Structural DNA Nanotechnology Facility Gets Funding

Molecular manufacturing research seems to be getting some funding

2 min read

Structural DNA Nanotechnology Facility Gets Funding

If you follow nanotechnology news through aggregators like Google Alerts, you likely have noticed this is government grant season. For the last few months there has been a steady stream of announcements for million-dollar grants going to research facilities throughout the US.

One that has caught my eye is a $1.6 million grant to New York University (NYU) to upgrade its Structural DNA Nanotechnology facility. It would be accurate to describe this grant as being on the smaller scale of the grants that have been going out lately with $4 to $6 million being on the larger end of the spectrum.

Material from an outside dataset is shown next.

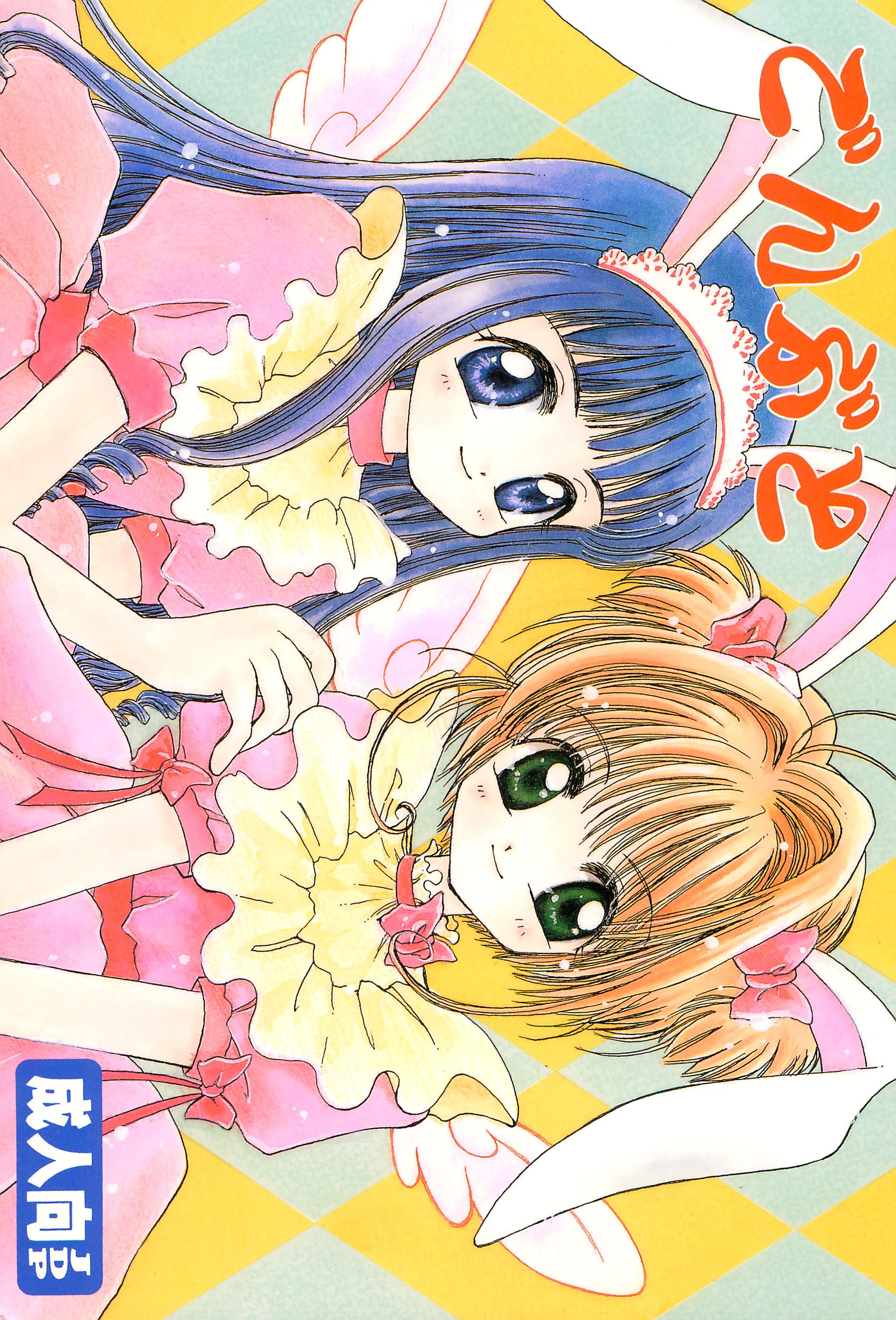Gonbuto page 1 full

(By the way, and in no way specific to this particular grant, scores of relatively small grants like this may do more harm than good. While they may spread the wealth around, they might actually hinder development that a grand focused effort might enable, as Chad Mirkin pointed out at the President’s Council on Science and Technology (PCAST) webcast back in June by noting that currently the NSF has a couple of million dollars set aside for developing new instrumentation technologies, but they are splitting the project between 13 bids.)

But what struck me was not the size of the grant but for whom and for what. The star researcher at NYU is Nadrian Seeman, who has become a sort of savior to the molecular manufacturing (MNT) community, although he may not always adhere to the orthodoxy set down by some of its adherents. 

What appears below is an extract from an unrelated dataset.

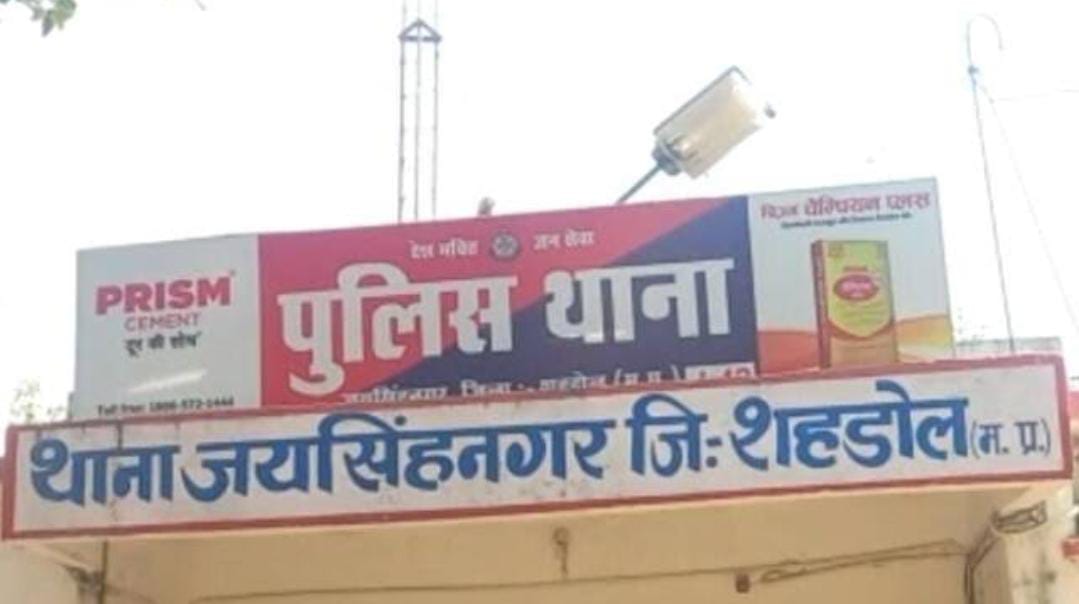 पुलिस ने शुरू की जांच।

It could be argued that this grant indicates that the MNT brand of nanotechnology is getting some funding for research after all. It may not be the diamondoid mechanosynthesis (DMS) variety that has enjoyed so many computer simulations but more the biological kind but is a step towards nanoscale machines making other machines.

While not a staggering large grant, and really targeted at improving the lab at NYU rather than funding specific research, perhaps this will begin to allay fears that the concept of MNT has been blackballed by government funding institutions and the aspirations of MNT admirers can be lifted.